Week 46

Pause when angry

Anger is one of the hardest passions to manage. One reason it’s so hard to handle is that it rushes upon you and grabs your attention quickly. This was Emma’s experience when working on being more prosocial during the Discipline of Action. She attempted to act the opposite of anger, but her main problem was that she didn’t realize she actually was angry until well after the fact! Things started to improve, though, when she took on anger through the Discipline of Assent. When Emma worked with pausing at the first signs of anger, she found she was able to know that she was angry, which helped her act the opposite more easily. This week, you’ll take your first steps in applying the Discipline of Assent to anger using this technique.

"Remember that foul words or blows in themselves are no outrage, but your judgment that they are so. So when any one makes you angry, know that it is your own thought that has angered you. Wherefore make it your first endeavor not to let your impressions carry you away. For if once you gain time and delay, you will find it easier to control yourself.”

Epictetus, Enchiridion, 20

The Discipline of Assent builds on and refines the other two, in particular the Discipline of Desire. When Epictetus says that an insult itself isn’t an outrage but your angry reaction to it is, he is applying the Discipline of Desire, which uses the virtue of practical wisdom—the one that tells us what is truly good and truly bad for us. Insults appear to be truly bad, but they are not. Righteous anger in response to insults appears to be truly good, but it isn’t.

You may have noticed Epictetus’s mention of “blows” as likewise offensive. Nobody is suggesting that we should condone physical violence, but sometimes the best reaction is humor, not more violence. Consider this anecdote about Socrates, told by Seneca: “There are many ways in which anger may be checked; most things may be turned into jest. It is said that Socrates, when he was given a box on the ear, merely said that it was a pity a man could not tell when he ought to wear his helmet out walking.”1

Whenever we talk about anger from a Stoic perspective, even with fellow students of the philosophy, we find an incredible amount of resistance to this approach. People want to be angry. They feel entitled to it, even though modern psychologists agree with the Stoics and have argued that anger is just not good for us.2 Reacting properly to injustice doesn’t require us to be angry, simply animated by a sense of what is right (a positive emotion, in Stoic psychology). Indeed, anger—even when apparently justified—gets in the way of forming an appropriate response, since it makes us prone to act in a rash and often disproportionate manner.

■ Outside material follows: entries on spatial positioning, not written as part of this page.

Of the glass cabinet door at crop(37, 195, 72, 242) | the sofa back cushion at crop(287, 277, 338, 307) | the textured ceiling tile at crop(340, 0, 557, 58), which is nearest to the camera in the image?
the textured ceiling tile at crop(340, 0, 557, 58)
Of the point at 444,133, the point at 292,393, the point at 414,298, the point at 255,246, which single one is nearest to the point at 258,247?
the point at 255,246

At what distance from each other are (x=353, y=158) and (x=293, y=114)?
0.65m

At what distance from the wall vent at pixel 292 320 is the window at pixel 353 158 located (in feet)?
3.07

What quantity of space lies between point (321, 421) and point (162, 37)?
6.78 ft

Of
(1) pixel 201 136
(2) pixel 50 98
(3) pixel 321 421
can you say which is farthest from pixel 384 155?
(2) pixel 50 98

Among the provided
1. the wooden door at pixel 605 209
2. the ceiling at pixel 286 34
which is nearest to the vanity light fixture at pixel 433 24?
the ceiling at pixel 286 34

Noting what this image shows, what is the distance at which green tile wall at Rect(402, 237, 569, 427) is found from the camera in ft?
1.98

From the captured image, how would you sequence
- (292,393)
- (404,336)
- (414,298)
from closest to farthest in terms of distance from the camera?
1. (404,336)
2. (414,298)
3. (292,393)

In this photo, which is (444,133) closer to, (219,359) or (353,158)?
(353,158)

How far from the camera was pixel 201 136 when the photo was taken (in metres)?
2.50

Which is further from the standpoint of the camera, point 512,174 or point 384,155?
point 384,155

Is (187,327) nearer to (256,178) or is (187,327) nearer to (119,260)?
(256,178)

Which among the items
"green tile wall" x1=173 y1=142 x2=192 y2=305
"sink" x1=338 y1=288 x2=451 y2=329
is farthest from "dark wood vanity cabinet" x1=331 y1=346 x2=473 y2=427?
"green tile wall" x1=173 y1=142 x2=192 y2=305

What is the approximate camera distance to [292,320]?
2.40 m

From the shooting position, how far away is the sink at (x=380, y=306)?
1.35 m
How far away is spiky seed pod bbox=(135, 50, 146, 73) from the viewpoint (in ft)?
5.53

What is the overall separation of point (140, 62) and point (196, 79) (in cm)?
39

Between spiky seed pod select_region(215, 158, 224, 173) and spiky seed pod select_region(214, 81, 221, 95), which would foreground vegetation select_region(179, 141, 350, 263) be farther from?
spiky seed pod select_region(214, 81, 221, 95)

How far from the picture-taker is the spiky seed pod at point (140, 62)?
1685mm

Epictetus’s approach here is classic cognitive behavioral therapy: First, analyze the issue at the cognitive level. Know that “it is your own thought that has angered you.” Second, implement any number of techniques to alter your behavior, which mostly means whatever will allow you to gain time and so recover your composure: Count to twenty, mentally run through the alphabet, take deep breaths from your diaphragm, excuse yourself to go to the restroom, or get out for a walk around the block—whatever works to put some cognitive distance between your “passion” (again, in the Stoic sense of an unhealthy emotion) and what it is that you are going to do next. You won’t regret it.